In this analysis, we applied four different regression algorithms to predict the target variable using our dataset. The models used were Linear Regression, Decision Tree Regression, Random Forest Regression, and Gradient Boosting Regression.

### **Linear Regression:**

Linear Regression provided a good fit to the data with an R-squared (R2) value of approximately **0.989**.
The best hyperparameter for Linear Regression was to fit the intercept.
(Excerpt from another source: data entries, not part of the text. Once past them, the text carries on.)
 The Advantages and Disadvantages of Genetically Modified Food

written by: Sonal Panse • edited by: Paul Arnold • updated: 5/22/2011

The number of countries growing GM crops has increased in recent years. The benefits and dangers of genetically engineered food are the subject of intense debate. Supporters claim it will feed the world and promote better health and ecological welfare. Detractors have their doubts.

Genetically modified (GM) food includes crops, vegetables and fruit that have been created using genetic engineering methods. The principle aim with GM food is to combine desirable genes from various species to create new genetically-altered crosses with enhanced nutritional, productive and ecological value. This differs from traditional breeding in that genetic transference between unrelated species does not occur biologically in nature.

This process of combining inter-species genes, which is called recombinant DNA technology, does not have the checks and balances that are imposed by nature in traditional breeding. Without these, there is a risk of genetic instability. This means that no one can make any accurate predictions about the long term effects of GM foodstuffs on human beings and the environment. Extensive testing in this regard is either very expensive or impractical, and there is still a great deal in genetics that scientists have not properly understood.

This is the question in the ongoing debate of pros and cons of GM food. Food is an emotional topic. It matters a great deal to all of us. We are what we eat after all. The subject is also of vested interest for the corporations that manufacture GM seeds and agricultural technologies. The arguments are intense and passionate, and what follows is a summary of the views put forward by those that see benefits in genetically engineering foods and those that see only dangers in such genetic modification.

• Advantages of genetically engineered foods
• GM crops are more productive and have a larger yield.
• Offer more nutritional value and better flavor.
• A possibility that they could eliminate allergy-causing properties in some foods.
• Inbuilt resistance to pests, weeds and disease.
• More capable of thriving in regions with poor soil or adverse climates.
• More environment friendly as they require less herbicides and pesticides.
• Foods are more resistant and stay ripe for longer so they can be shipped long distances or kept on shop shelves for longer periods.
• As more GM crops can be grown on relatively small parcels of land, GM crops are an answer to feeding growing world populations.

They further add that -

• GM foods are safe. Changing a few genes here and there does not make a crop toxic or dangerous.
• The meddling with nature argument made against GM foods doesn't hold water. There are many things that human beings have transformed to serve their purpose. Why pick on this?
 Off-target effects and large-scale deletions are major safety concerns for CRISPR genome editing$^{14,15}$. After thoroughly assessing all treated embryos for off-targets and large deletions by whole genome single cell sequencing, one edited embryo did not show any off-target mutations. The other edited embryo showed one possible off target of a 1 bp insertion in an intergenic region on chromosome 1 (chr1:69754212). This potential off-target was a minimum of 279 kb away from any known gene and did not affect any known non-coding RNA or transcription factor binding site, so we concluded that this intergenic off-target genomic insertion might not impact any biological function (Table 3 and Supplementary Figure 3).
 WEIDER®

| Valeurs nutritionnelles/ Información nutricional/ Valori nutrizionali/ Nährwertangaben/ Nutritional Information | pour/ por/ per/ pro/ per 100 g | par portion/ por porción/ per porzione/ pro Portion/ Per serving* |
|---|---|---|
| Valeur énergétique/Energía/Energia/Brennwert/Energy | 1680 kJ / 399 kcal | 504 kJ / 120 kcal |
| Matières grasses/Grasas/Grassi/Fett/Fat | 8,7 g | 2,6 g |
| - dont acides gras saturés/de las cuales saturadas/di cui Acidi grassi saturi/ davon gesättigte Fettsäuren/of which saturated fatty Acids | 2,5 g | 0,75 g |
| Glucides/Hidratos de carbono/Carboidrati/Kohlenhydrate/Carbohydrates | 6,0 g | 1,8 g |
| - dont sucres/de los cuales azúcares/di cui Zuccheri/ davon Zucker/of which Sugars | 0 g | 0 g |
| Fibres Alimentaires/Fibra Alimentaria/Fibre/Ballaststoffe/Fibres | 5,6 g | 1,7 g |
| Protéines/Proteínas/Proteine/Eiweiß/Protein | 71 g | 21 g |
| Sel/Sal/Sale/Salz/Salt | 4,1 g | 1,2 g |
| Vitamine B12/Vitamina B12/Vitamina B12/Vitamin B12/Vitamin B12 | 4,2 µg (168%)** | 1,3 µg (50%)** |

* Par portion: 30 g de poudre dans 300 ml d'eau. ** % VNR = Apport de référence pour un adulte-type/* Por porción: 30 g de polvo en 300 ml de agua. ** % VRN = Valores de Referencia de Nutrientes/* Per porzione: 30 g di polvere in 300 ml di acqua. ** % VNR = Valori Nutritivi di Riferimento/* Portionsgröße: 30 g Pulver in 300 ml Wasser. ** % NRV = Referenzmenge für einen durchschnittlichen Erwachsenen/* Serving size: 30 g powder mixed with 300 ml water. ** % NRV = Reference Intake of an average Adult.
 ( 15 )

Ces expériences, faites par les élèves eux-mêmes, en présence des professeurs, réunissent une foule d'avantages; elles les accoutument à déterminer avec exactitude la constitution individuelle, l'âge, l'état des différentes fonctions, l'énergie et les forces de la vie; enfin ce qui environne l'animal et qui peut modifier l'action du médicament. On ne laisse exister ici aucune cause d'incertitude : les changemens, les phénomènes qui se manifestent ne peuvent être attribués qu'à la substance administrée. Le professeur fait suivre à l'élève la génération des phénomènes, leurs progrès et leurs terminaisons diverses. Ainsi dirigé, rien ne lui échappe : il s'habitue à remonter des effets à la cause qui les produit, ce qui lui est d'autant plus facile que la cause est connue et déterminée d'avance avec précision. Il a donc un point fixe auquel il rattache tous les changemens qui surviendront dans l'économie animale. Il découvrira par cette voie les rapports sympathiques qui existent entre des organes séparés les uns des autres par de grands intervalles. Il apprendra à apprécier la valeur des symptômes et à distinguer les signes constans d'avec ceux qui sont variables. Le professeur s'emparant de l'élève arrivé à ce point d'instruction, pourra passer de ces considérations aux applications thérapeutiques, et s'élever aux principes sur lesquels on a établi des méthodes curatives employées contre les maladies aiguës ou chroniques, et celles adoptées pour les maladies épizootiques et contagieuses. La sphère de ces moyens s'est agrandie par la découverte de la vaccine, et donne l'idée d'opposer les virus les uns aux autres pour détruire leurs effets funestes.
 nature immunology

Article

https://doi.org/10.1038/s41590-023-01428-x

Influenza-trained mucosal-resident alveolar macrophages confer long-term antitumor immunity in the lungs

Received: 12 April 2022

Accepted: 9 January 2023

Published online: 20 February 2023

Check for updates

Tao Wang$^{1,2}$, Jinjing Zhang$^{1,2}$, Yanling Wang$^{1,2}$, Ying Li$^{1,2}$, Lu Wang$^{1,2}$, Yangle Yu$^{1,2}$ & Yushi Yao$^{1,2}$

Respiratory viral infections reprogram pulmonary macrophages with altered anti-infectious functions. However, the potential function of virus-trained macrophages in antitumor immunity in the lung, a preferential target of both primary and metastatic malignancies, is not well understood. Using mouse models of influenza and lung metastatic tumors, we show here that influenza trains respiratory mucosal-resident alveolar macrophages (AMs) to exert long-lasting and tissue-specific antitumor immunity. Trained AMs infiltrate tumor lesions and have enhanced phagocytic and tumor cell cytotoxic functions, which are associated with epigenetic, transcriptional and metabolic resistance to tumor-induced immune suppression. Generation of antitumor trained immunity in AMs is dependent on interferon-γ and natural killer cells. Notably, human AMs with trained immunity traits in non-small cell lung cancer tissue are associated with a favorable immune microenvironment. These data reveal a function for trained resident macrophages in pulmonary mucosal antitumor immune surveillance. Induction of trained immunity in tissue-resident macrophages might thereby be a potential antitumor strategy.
### **Decision Tree Regression:**

Decision Tree Regression exhibited excellent performance with an R-squared (R2) value of approximately **0.990**.
The best hyperparameters included a **maximum depth of 10, minimum samples per leaf of 4, and minimum samples to split of 2**.
Random Forest Regression:

Random Forest Regression outperformed other models with an R-squared (R2) value of approximately **0.991**.
The best hyperparameters included **100 estimators, a maximum depth of 10, minimum samples per leaf of 4, and minimum samples to split of 2**.


**Gradient Boosting Regression:**

Gradient Boosting Regression achieved a high R-squared (R2) value of approximately **0.989.**
The best hyperparameters included a learning rate of **0.1, maximum depth of 4, and 100 estimators.**


Overall, the Random Forest Regression model with a maximum depth of 10, minimum samples per leaf of 4, and minimum samples to split of 2 provided the best performance in terms of R-squared (R2) and mean squared error.